Kul, aynaya sadece yüzünü görmek için değil; Hakk’ı hatırlamak için bakar.
Çünkü insan, Allah’ın tecelli ettiği en güzel aynadır.
Bir gün aynaya baktım, yüzüm yorgundu…
Gözlerimde dünyanın kırıkları, dudaklarımda suskunluğun çizgileri…
Dedim ki içimden: “Bu ben miyim?” Kalbim cevap verdi: “Hayır, bu sadece senin kabuğun.
Hakikatinse çok daha derinde.”
Tasavvufta insan, “ayna-i Hak”, yani Allah’ın isim ve sıfatlarının yansıdığı ayna olarak tarif edilir.
Her insan, Allah’ın bir isminin cilvesidir. Kimisi Rahman’dır, kimisi Vedûd… Kimi bir çiçeğe şefkatle dokunur, kimi sessiz bir çocuğun gözyaşını siler.
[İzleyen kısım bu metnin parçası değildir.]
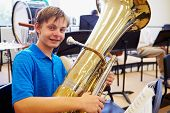 foto of orchestra  - Male Pupil Playing Tuba In High School Orchestra - JPG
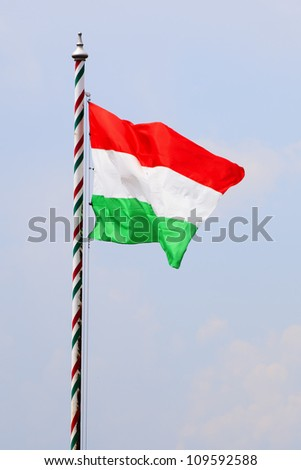 Waving Hungarian Flag Against Blue Sky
İşte o anda, Allah kendini kulun eliyle gösterir.
İnsan Ruhunun Beş Katmanı
-
Nefs: Gölgelerle doludur. Korkar, hırs yapar, sahip olmak ister. Ama dönüşebilir.
-
Kalp: Hakk’ın tahtıdır. Temizlenirse orada sadece Allah hüküm sürer.
-
Sır: Kimsenin ulaşamadığı özdür. Allah’la kulun sır görüşme odasıdır.
-
Ruh: Ruh, ezelî nefesin hatırasıdır. “Ben sizin Rabbiniz değil miyim?” hitabını hâlâ duyar.
-
Hafâ: Mutlak sessizliktir. Ne akıl işler ne söz geçer. Sadece “hal” vardır.
İçini Temizlemeden Dışını Yıkamak Ne Fayda?
Birçok insan yüzünü temiz tutar ama kalbini ihmal eder.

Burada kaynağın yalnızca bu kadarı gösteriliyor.